- [Information]:
====================
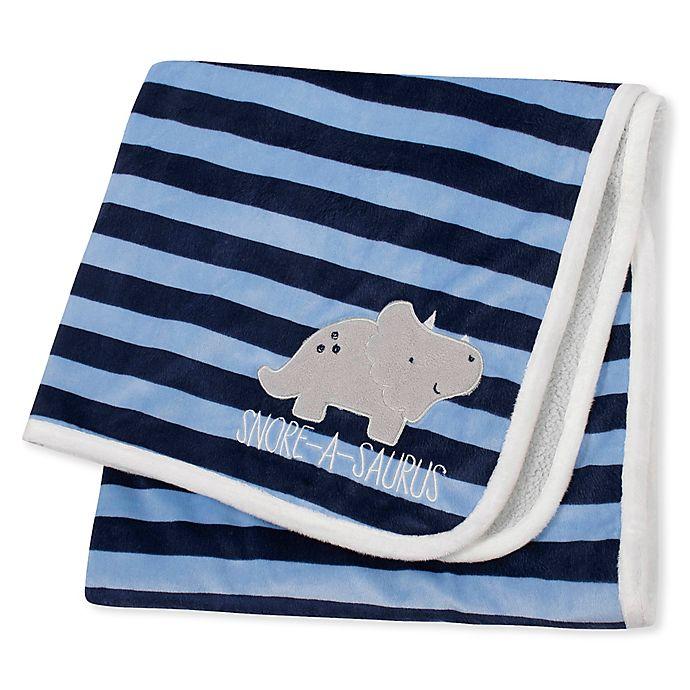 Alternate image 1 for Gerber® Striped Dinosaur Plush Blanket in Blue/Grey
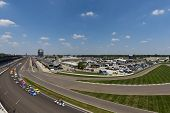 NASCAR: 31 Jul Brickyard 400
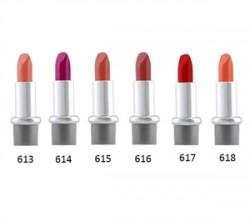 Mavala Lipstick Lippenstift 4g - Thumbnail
====================
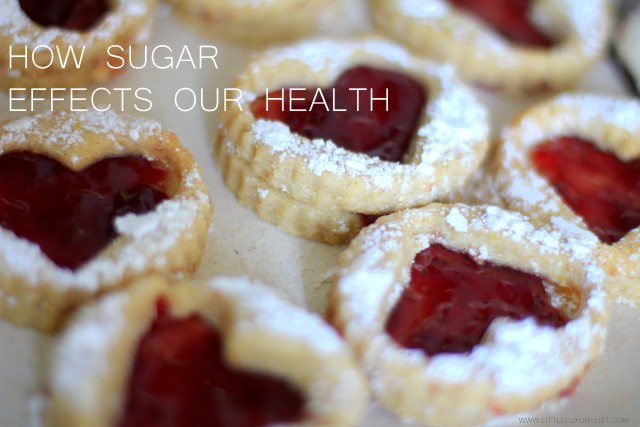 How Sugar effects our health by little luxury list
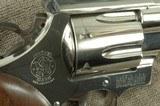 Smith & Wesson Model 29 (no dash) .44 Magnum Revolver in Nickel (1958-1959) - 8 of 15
====================
- [Task brief]: Look above and copy only the lines from the one holding "NASCAR: 31 Jul Brickyard 400" to the one holding "Mavala Lipstick Lippenstift 4g - Thumbnail", both included, exactly, minus the pictures.

- [Solution to this problem]:
 NASCAR: 31 Jul Brickyard 400
 Mavala Lipstick Lippenstift 4g - Thumbnail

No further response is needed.